Some examples of scarcity marketing brands have employed:
- Gaming. An aspect of the popular global game Fortnite is the purchase of “Skins,” which are cosmetic outfits for a player’s avatar. Fortnite offers default skins, but creative agencies note the use of scarcity in offering unique, high-profile skins for a limited time, purchased by V-bucks, their in-game currency.
- CPG. Yeti has used its limited edition colors to remain unique as the brand has matured with a broad retail presence. Throughout the year, Yeti introduces limited edition colors like Cosmic Lilac and Camp Green to their line of coolers and drinkware to drive further sales of these popular premium products.
- Seasonal. Coffee chains successfully employ scarcity marketing with winter holiday drinks like the Peppermint Mocha, Gingerbread Latte, and Eggnog Latte.
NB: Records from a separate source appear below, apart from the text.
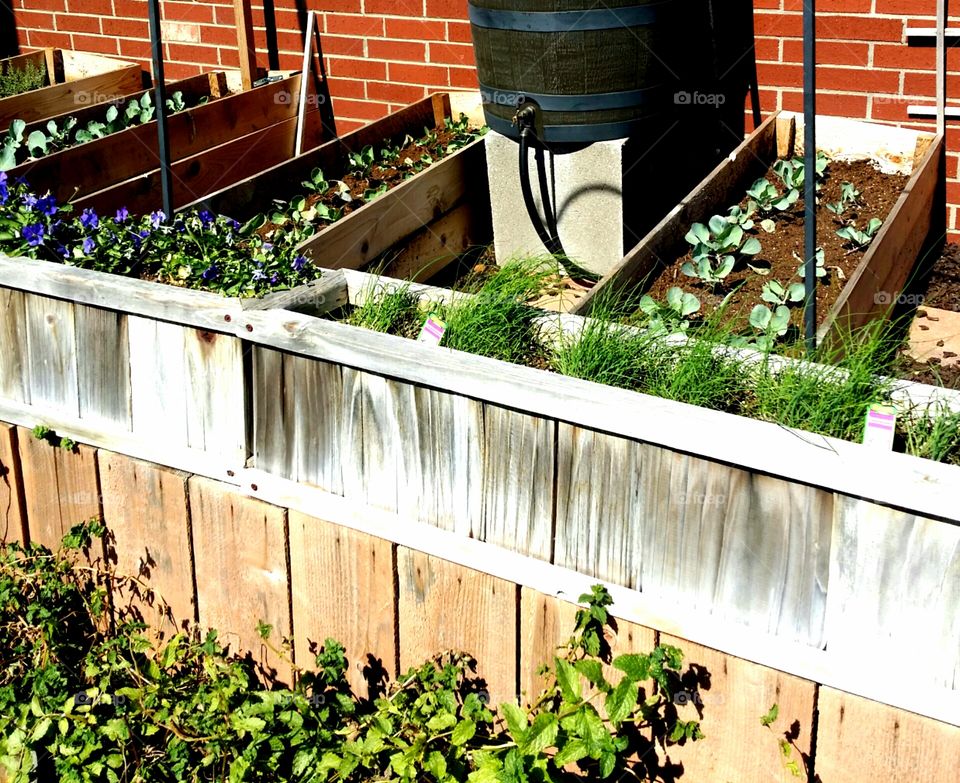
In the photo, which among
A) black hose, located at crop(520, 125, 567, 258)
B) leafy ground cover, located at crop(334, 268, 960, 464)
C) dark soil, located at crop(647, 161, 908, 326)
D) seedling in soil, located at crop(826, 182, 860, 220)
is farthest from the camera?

The seasonal flavors, festive cups, and marketing campaigns around these beverages enhance the product offering, making them highly anticipated yearly traditions for many consumers.
Any brand can use scarcity to draw attention to a particular program, product, event, or service. It takes creativity and design prowess to ignite growth by offering something unique and special for a limited time. Here are some ideas to get you started:
- Loyalty Club - Leverage those who choose to be loyal to you and offer limited-time store hours just for those customers in your loyalty program.
- Thought Leadership - invitation-only webinars, seminars, intimate Zoom calls with the CEO with limited seating/participates.
- Services - A brand might market an offering for a strategic engagement that lasts for a short duration for a price point less than the regular fee.
- Collaborations - Offer co-branded products or services that will be available for a limited time or have a limited quantity.
As you consider scarcity marketing for your business, remember that brands succeed in scarcity marketing if used in moderation throughout the year. A one-and-done approach has a limiting impact on awareness and traffic. However, an always-on LTO program can result in too much product marketing and not enough brand marketing. If you generate demand for one scarcity program, keep the strategy going. Be careful that scarcity doesn’t undercut your existing business model. For example, Yeti uses limited edition colors to “juice” demand for unique products; however, their core business model remains.